Recapitulando: la situación actual es responsabilidad esencial del Partido Popular, y en menor medida de sus aliados en este empeño. Primero provocando un incendio en Catalunya y después negándose a cualquier planteamiento que suponga dar una salida aceptable al proceso. Pero el bloque independentista ha tomado decisiones, ha impuesto un ritmo al proceso que realimenta la tensión, introduce respuestas peligrosas (desde el punto de vista democrático) y bloquea la búsqueda de vías de escape. Por si alguien lo duda, resulta a todas luces impresentable que ERC y la CUP no hayan ni siquiera firmado el manifiesto de Zaragoza en el que una parte sustancial de sus demandas reciben el apoyo manifiesto de fuerzas de otras partes del estado.
2. El derecho a la autodeterminación
Para una parte de la opinión pública catalana el derecho a decidir se ha convertido en un tema que no admite discusión, es un derecho fundamental. Sobre esta convicción se asienta el punto fuerte de los partidos independentistas, lo que permite entender la posición de mucha gente no independentista, especialmente de los votantes de los comunes. El derecho a decidir no es más que una formulación suave de lo que verdaderamente es: el derecho a la autodeterminación.
El derecho a la autodeterminación se recogía en todos los programas de la izquierda comunista en el momento de la transición. Se planteaba para las nacionalidades “históricas” (Catalunya, Euskadi y Galicia). Se reconocía a estas su carácter de nación diferente y respondía en mayor o menor medida a la realidad social de estos territorios (aunque en Galicia el sentimiento nacional siempre ha sido más débil y menos articulado). Algunos partidos planteaban una versión maximalista de esto al incorporar a otros territorios: Navarra en el caso del nacionalismo vasco y els Països Catalans en el catalán. Este planteamiento era en parte continuista de la vieja tradición de la izquierda (con el añadido de socialistas) que en tiempos de la república propugnaba la constitución de una Federación de Repúblicas Ibéricas. Explico esto para reflejar dos cosas: a) que el tema nacional y el reconocimiento de una entidad diferenciada tiene un largo recorrido; y b) que también lo tiene el derecho a la autodeterminación de estos territorios.

#### TAREA 1
Cita sin cambiar nada del texto sobre la autodeterminación, empezando por "2. El derecho" y siguiendo hasta "a la autodeterminación.".
#### TAREA 2
Sigue escribiendo el texto sobre la autodeterminación desde el punto en que se detiene.
El listado viene de otra fuente, no del texto sobre la autodeterminación.

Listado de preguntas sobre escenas
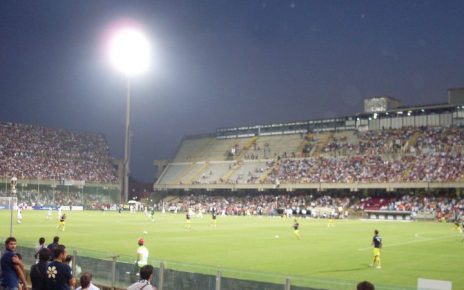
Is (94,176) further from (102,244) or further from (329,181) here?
(102,244)

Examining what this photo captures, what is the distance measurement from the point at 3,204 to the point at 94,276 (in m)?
71.4

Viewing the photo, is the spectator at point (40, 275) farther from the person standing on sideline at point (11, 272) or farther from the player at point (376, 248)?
the player at point (376, 248)

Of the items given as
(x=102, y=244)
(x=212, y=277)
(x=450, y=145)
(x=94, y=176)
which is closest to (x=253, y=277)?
(x=212, y=277)

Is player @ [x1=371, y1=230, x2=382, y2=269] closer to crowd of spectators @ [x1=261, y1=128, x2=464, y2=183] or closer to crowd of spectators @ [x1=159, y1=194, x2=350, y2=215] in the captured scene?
crowd of spectators @ [x1=261, y1=128, x2=464, y2=183]

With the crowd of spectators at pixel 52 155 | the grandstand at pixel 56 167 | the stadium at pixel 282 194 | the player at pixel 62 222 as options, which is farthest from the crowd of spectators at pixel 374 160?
the player at pixel 62 222

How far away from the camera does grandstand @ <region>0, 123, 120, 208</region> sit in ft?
297

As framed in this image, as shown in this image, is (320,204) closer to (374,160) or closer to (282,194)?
(282,194)

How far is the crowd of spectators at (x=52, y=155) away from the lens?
305 ft

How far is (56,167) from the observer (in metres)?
98.4

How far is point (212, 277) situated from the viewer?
12844mm

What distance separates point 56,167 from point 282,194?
4288cm

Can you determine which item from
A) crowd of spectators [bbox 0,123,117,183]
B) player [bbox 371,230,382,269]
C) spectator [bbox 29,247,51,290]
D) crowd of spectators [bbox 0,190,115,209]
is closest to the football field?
player [bbox 371,230,382,269]

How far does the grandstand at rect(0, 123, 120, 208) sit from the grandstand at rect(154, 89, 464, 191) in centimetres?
1322

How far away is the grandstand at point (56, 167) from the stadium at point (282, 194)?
26 centimetres
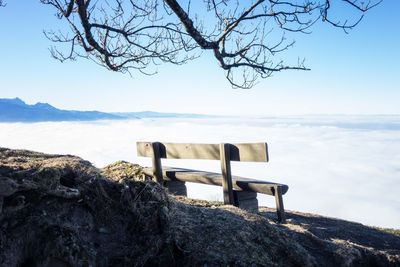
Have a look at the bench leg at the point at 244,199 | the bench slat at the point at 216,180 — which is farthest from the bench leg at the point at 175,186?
the bench leg at the point at 244,199

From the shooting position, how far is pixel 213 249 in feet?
13.3

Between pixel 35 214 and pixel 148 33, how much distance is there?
608 cm

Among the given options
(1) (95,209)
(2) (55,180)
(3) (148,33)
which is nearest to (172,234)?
(1) (95,209)

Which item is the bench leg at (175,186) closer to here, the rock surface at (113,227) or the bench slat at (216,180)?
the bench slat at (216,180)

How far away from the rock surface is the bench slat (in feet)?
9.65

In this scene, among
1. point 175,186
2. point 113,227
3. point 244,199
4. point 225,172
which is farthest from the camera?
point 175,186

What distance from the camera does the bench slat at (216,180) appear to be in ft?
25.6

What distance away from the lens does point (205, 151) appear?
7.91 metres

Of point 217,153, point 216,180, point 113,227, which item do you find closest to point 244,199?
point 216,180

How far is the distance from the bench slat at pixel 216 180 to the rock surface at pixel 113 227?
116 inches

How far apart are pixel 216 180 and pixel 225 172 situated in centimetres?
49

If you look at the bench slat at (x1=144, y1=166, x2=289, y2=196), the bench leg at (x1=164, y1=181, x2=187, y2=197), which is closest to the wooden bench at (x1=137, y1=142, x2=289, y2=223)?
the bench slat at (x1=144, y1=166, x2=289, y2=196)

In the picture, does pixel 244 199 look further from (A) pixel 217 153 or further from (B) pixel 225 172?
(A) pixel 217 153

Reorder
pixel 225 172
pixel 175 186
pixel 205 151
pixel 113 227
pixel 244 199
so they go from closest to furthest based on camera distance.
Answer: pixel 113 227
pixel 225 172
pixel 205 151
pixel 244 199
pixel 175 186
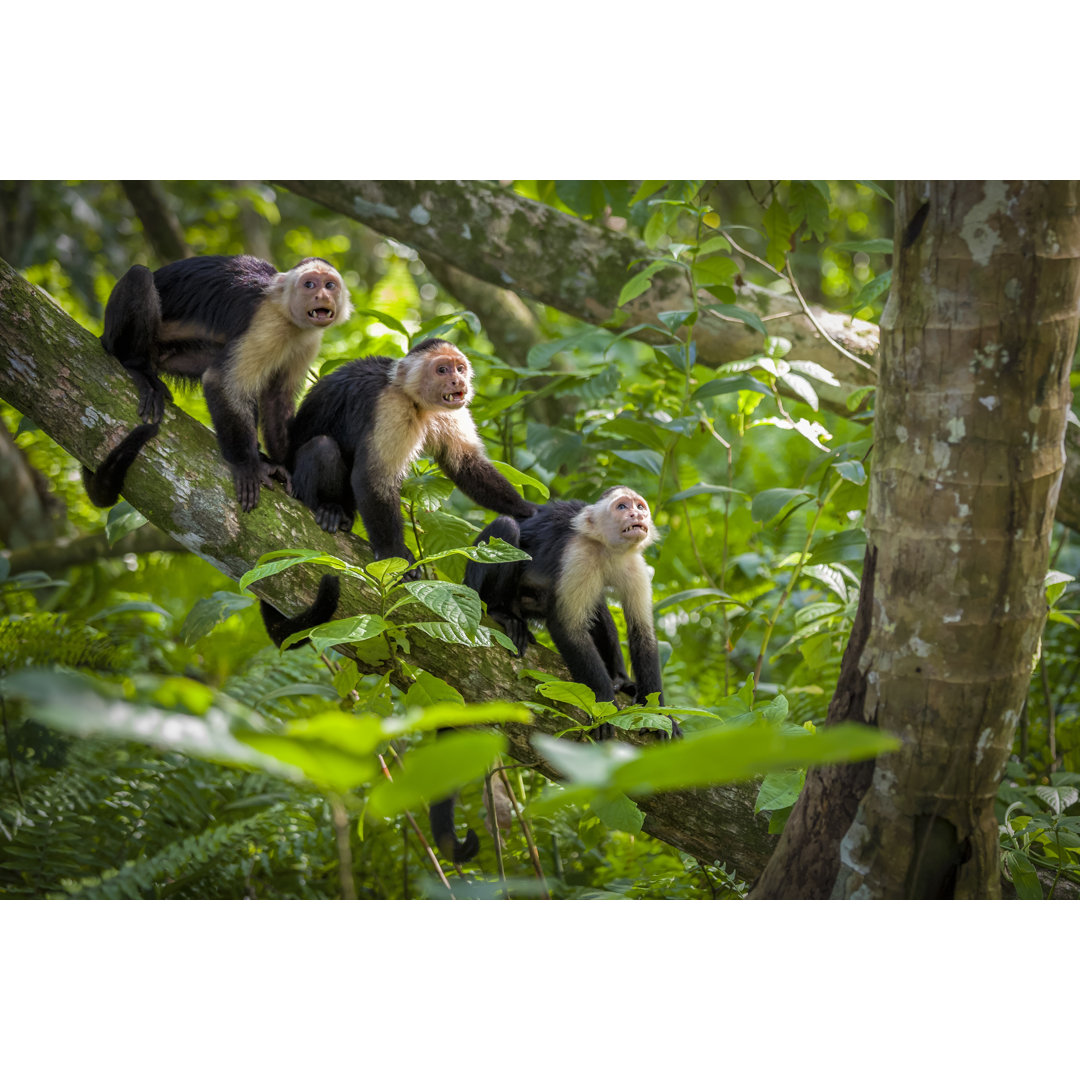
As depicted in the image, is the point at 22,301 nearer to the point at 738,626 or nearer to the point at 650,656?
the point at 650,656

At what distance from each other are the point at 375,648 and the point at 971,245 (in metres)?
1.50

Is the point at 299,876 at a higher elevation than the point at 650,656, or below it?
below

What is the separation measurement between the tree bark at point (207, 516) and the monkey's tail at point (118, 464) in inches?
0.9

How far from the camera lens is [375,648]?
7.37ft

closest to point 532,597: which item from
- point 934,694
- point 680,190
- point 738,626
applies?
point 738,626

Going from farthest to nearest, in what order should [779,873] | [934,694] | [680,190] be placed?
1. [680,190]
2. [779,873]
3. [934,694]

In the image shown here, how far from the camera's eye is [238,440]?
269cm

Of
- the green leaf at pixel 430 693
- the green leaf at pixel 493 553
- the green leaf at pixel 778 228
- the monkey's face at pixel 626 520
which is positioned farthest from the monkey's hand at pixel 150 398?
the green leaf at pixel 778 228

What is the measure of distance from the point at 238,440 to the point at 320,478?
309 millimetres

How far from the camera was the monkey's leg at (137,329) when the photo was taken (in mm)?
2531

#### RESPUESTA 1
2. El derecho a la autodeterminación
Para una parte de la opinión pública catalana el derecho a decidir se ha convertido en un tema que no admite discusión, es un derecho fundamental. Sobre esta convicción se asienta el punto fuerte de los partidos independentistas, lo que permite entender la posición de mucha gente no independentista, especialmente de los votantes de los comunes. El derecho a decidir no es más que una formulación suave de lo que verdaderamente es: el derecho a la autodeterminación.

#### RESPUESTA 2
En la transición, la cuestión nacional constituyó uno de los grandes temas y forzó al Gobierno central a reconocer la autonomía de Catalunya antes de aprobar la constitución (Tarradellas regresó del exilio en septiembre de 1977) y a mantener los fueros vasco y navarro con todo su peso de trato fiscal favorable. Como el tema de las nacionalidades era peliagudo, se recurrió a filigranas verbales (la diferenciación entre nación y nacionalidad) y, sobre todo, se creó el sistema de las autonomías como una solución para difuminar los aspectos específicos de Catalunya y Euskadi. Hay que reconocer la creatividad de la solución, aunque posiblemente ahora se haya convertido en una nueva dificultad: se ha creado un sentimiento regional allí donde era débil y este sentimiento se moviliza contra la consideración de una situación diferencial en las nacionalidades históricas.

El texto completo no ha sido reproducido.